▶ Required actions:
a - In the playground article, how many playgrounds did Dana Wheatley and her kids explore over six weeks?
b - Transcribe the playground article from "Many school playgrounds" to "do the same.".

[Start of Page]

Calgary mom Dana Wheatley wasn’t playing around when she took on our Summer Playground Challenge — to visit as many playgrounds with her kids as she could. Over the course of six weeks, she and her kids, Gordie (pictured above) and Nicole, explored a whopping total of 431 playgrounds! “Sometimes I wonder if we’re going to too many playgrounds, Gordie is acting like everything is a playground,” Dana mused while sharing a photo on her blog of Gordie trying to scale a glass railing at the Calgary Tower. But if there's one thing Dana has learned, it's that “there is no such thing as too many playgrounds.”

Improved sleep is one of the many benefits of outdoor play—beneficial for kids and parents alike. Dana experienced this benefit firsthand. Though three-year-old Gordie had been dropping his naps, she said, “we've been really wearing him out in the playgrounds so he's started napping most days again. [Recently] I told him that when we got home it would be time for his quiet time. He yelled, 'No! I want a nap!'"

 

Elementary School Principal creates 'home playground' for kids with no place to play

Many school playgrounds are closed after hours, but that doesn't always stop kids from playing on them. Such was the case at William Penn Elementary School in the Playful City USA community of Bethlehem, Pa.

Some school administrators might have reacted by punishing the children for trespassing, but not Principal Nathan Stannard. Acutely aware that the kids in this low-income neighborhood needed a 'home playground' and had nowhere else to play, he championed the cause to make a formal agreement to open the playground to the public after hours. He hopes to inspire other school administrators to do the same.

A three-time Playful City USA honoree, Bethlehem received a Let's Play Joint Use Grant, with a goal of opening five school playgrounds to the public in 2012. Thanks in part to the support of school officials like Stannard, they opened nearly double that number. Now, children in nine communities enjoy evening and weekend access to playgrounds that were formerly off-limits.

[End of Page]
[Start of Record excerpts]

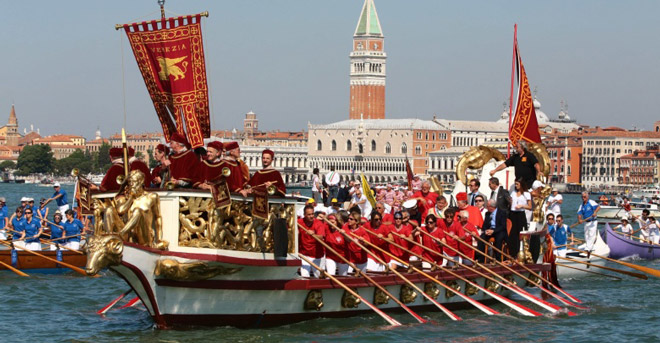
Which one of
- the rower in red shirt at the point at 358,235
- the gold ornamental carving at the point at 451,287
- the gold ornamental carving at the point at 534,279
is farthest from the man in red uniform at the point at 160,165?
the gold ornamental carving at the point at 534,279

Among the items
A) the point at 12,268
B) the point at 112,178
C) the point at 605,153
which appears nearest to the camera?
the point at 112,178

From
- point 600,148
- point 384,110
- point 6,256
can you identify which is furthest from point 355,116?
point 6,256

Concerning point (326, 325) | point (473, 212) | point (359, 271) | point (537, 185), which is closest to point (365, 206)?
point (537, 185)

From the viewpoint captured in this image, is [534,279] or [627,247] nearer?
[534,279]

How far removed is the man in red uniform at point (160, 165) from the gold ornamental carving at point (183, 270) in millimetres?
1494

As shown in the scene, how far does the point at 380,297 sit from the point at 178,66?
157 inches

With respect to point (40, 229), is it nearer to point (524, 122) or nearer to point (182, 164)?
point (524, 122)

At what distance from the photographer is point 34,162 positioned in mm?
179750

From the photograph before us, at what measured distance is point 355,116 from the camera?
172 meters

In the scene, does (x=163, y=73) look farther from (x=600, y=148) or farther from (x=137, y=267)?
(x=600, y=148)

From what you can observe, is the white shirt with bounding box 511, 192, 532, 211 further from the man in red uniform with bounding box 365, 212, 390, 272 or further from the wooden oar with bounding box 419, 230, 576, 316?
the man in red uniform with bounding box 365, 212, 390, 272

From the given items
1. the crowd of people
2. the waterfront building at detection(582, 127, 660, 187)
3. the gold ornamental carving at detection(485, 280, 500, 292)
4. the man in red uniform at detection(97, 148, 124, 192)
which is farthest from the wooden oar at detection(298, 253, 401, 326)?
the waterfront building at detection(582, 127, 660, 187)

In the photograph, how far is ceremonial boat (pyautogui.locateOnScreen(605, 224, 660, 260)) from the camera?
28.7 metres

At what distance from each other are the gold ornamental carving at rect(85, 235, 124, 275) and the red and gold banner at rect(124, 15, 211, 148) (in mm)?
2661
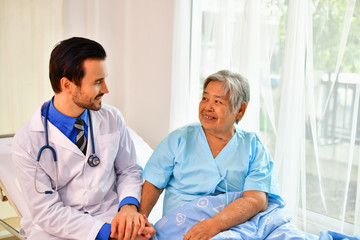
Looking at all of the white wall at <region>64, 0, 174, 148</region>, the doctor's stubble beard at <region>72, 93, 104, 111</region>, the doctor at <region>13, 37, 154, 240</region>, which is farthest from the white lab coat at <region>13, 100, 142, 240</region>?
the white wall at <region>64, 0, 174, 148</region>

[End of Record excerpts]
[Start of Record excerpts]

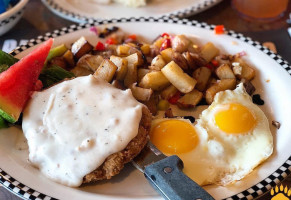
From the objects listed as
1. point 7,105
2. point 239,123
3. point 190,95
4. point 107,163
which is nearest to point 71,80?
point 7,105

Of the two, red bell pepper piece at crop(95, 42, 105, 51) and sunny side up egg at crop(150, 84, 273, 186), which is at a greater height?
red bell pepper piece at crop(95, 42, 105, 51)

[End of Record excerpts]
[Start of Record excerpts]

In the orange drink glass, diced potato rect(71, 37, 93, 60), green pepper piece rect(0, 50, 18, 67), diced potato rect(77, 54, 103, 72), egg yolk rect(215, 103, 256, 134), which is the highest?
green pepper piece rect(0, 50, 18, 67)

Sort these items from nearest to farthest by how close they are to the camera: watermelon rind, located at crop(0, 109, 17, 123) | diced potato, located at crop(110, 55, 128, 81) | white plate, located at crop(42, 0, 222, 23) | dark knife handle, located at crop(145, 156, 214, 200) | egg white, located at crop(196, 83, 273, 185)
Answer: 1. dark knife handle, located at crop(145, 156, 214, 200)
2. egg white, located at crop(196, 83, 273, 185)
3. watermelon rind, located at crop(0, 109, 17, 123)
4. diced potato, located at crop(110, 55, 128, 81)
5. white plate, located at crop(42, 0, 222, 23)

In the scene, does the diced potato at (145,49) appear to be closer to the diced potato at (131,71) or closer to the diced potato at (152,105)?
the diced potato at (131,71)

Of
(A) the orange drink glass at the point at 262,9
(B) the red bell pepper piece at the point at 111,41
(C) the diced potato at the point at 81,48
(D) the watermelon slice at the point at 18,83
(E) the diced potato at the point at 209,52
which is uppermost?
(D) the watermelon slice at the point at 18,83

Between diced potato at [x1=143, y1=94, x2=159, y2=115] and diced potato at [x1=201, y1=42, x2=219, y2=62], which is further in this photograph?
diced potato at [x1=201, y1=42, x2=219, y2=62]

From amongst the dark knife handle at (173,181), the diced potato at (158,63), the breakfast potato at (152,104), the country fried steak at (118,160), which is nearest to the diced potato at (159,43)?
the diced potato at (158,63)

[End of Record excerpts]

▶ Solutions to the exercise:
a - 431 playgrounds.

b -
Many school playgrounds are closed after hours, but that doesn't always stop kids from playing on them. Such was the case at William Penn Elementary School in the Playful City USA community of Bethlehem, Pa.

Some school administrators might have reacted by punishing the children for trespassing, but not Principal Nathan Stannard. Acutely aware that the kids in this low-income neighborhood needed a 'home playground' and had nowhere else to play, he championed the cause to make a formal agreement to open the playground to the public after hours. He hopes to inspire other school administrators to do the same.